It's
1974 and my Triumph Bonneville's let me down again. A
plug's oiling up and I feel a top end rebuild coming on. It'll make a
change from sorting the electrics, now a weekly exercise: ride out
Saturday, spend Sunday working on it so you can ride to work Monday,
that's what owning a British bike is all about. A few of my
mates on the never-never have got new Tridents, but not for long, in
the blink of an eye they're riding Honda fours and Z900s. Soon, I'm on a
Yamaha, then a Kawasaki, then another. Then it's the 1980s and I'm
riding a BMW, and then another, and another. Time goes I don't know
where and I'm looking at an advertisement in a magazine. A new blue and
white Triumph Bonneville SE is standing in the sunshine in front of a
blue and white building, and I think, 'Is it really a Triumph?' and I
go to a Triumph dealer and stare at one and then ride one. And the
salesman smiles and we drink coffee and I tell him it's what my old
Bonneville should have been like, when I was seventeen, and he smiles
despite having heard it all before and I smile and I take one home
and ride it on sunny days and polish it, and stare at it.
And
then something happens. My moustache has grown up my nose and my
sideburns into my ears. When I'm standing next to the pool on the
Saga Sapphire and I look down, I can't see my feet let alone my
Speedos. Women don't see me any more, not even to snigger, and the
young girl on the check-out at Tescos calls me dear. Inevitably, I
buy a cruiser, but not a Harley, I buy a Triumph Rocket 3 Touring, a monster
that makes people take notice. We cruise the sea front, my Rocket and
me, I'm a rebel with road tax, swigging Gaviscon straight from the
bottle. And then it's all over.
My
Rocket has to go. I'm riding a B road when the rear end seizes up,
locking the rear wheel and ditching me in the verge. Despite the bike
being three years old Triumph supply the dealer with new parts FOC;
I'm grateful, the final drive alone is over a grand. Loss of confidence in the
Rocket takes me back to BMW and the Triumph salesman
consults his price guide and offers me a trade in against a used BMW
in the showroom. When I go to a BMW dealer he consults the guide and
offers me £500 more for the Rocket against a used BMW identical in
every way to the one at the Triumph dealer, but priced £1000 lower.

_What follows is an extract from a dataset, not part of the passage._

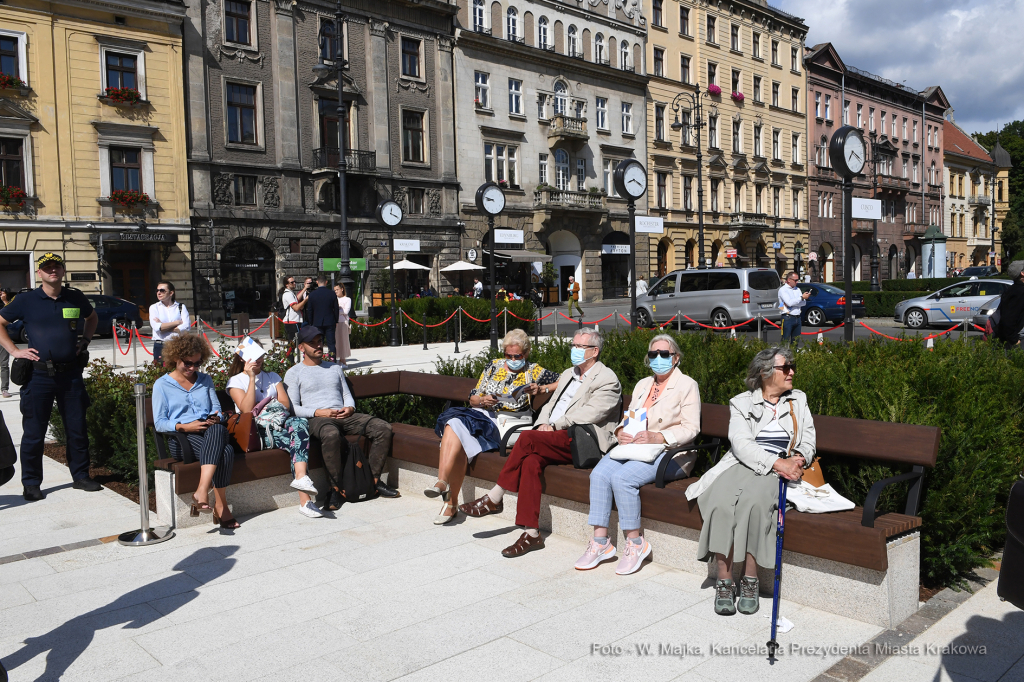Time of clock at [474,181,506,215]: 8:46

I feel I'm being cheated, not financially, I stopped worrying about
money at the point I became closer to the end than the beginning, but
cheated out of something far more precious.
And
then I'm in my garage staring at my beautiful Bonneville SE, now
dwarfed by a BMW. She could sneak up from behind and try to
strangle me and I wouldn't get rid, such is my affection for my
seventeen-year-old self. But when I look at her tank badge and follow the line that stretches from the bottom of the R near the start to the H at the end, I wonder, is it really a triumph?